Configure the Initializer Component

Finally, let's add an Initializer component to start the whole operation. You'll set this component to trigger your looping Data Workflow.

  1. Drag and drop an  Initializer component onto your canvas, placing it below the dtFortuneFive  Data Table.

  2. In the Property ID and Canvas Label Text fields, enter initLoop.

  3. In the component's configuration menu, click Actions.

  4. From the Trigger Type drop-down, select New Submission.

  5. In the Outputs table, enter the following:

    Property ID

    Type

    Value

    1

    dwfLoopGroup

    trigger

    GO

  6. Click Save & Close.

  7. Save your module.

Now you can check your work. Preview your module in Express View and open the DevTools Console. You'll see a lot of activity from your various Consoles. That shows your loop is working properly. Let's look at some key points.

First, you'll see your Index Group Console. This is where your Data Workflow assigns the index group. So, the first 50 items show an indexGrp of 0, the next 50 show an indexGrp of 1, and so on. You'll see this in the image below:

From there, you'll see your Current Index Console. This shows which indexGrp is being processed. In the below image, you'll see the current indexGrp is 0. Next, you'll see your Index Argument and your Rows Console. These show how your Data Workflow checked to see if there was more data to process, as well as the data as it's passed through your Filter operator. Here, you'll only see 50 pieces of data at a time. That's because you're only seeing each group as it passes through this portion of your Data Workflow.

And finally, you'll see your Create Module Submissions Console. This shows that your batch of data has made it to your second Data Workflow. You'll see each of these steps repeated until all your data has been processed.

Lab

You can view this complete use case here: https://training.unqork.io/#/form/6081961fd455ab3509979026/edit.

Best Practices

  • Data Workflows timeout after 5 minutes in all environments. Build Batch Loop Data Workflows to complete operations within 5 minutes to prevent timeouts.

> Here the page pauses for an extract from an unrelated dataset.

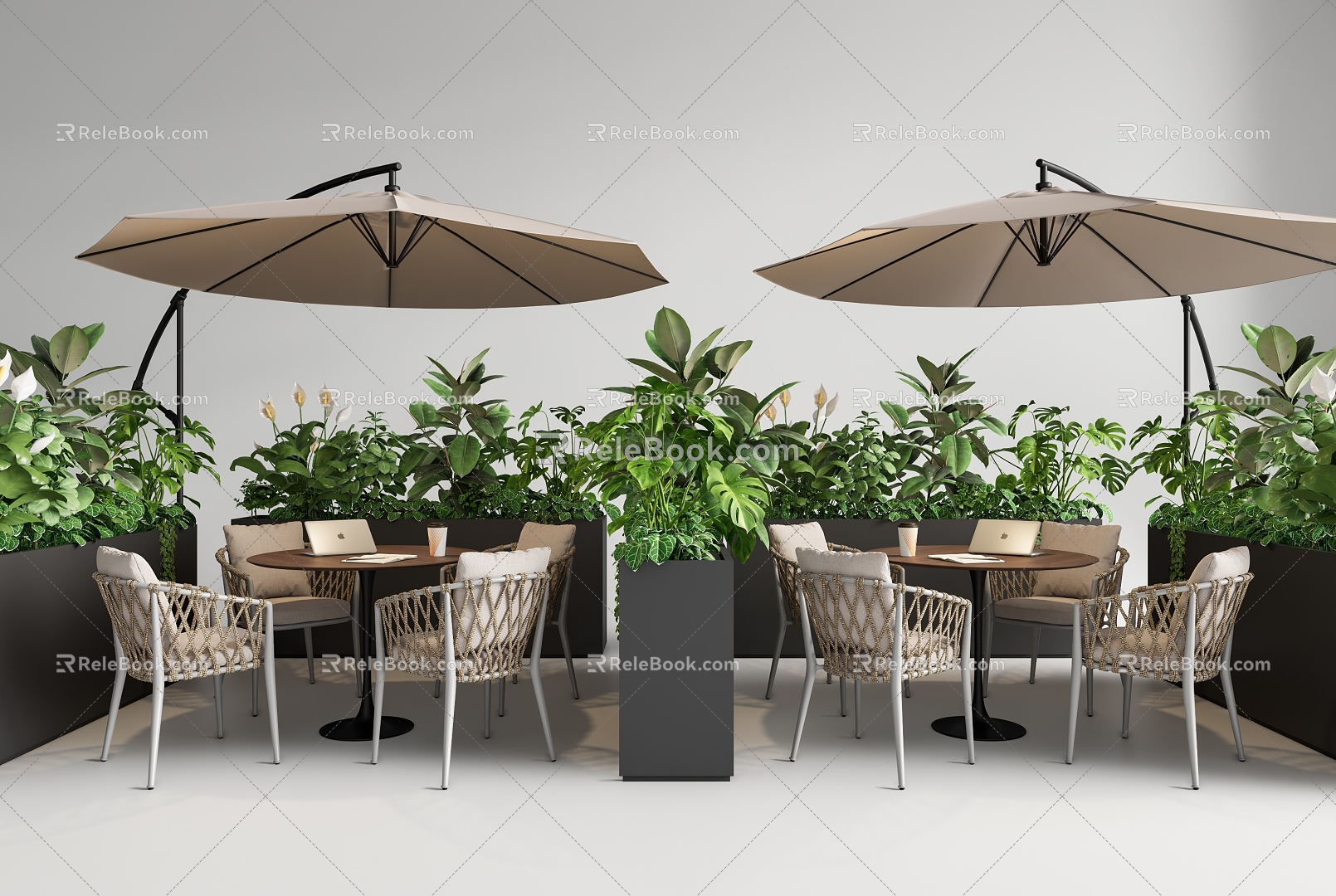 Outdoor Table and Chair Combination Outdoor Chair Cafe Outside Flowers and Flowers Flower Box Casual Table and Chair model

  • If you don't plan to use disabled components in your application, remove them to ensure optimal performance. Remember to check all active components that connect to disabled components. Ensure active components still function properly after you remove the disabled ones.

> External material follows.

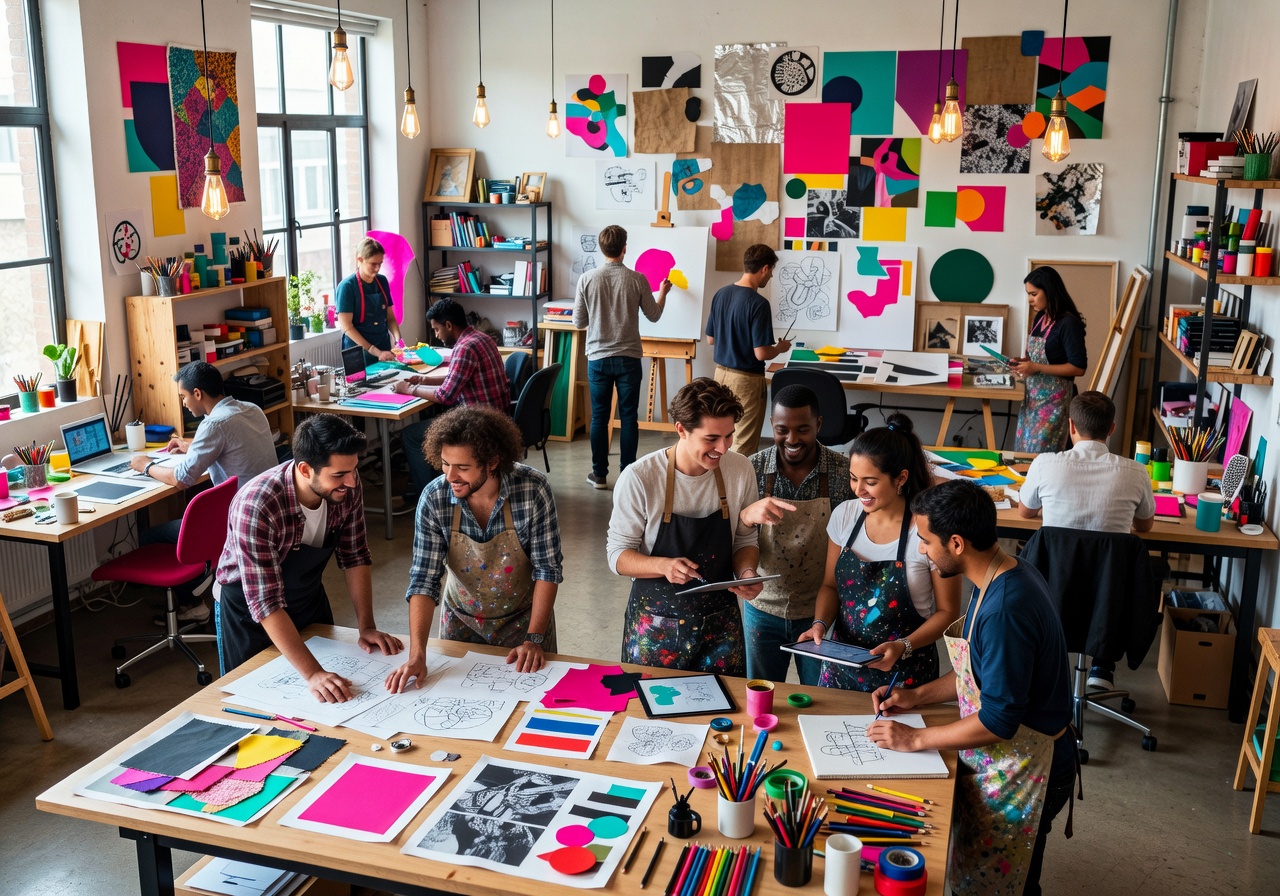 Zestari creative studio workspace showing vibrant collaboration and design process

  • Add labels to all Data Workflow operators to describe their function. These labels make it easier to know the purpose of an operator without having to open the Info window.

  • Select the Do Not Sanitize setting in all your operators to improve application performance.

  • Organize Data Workflow components based on their function in your application.

  • Use the component's Notes tab to comment on complex data processes. Add notes to explain what components are being triggered, trigger types, and the importance of each component.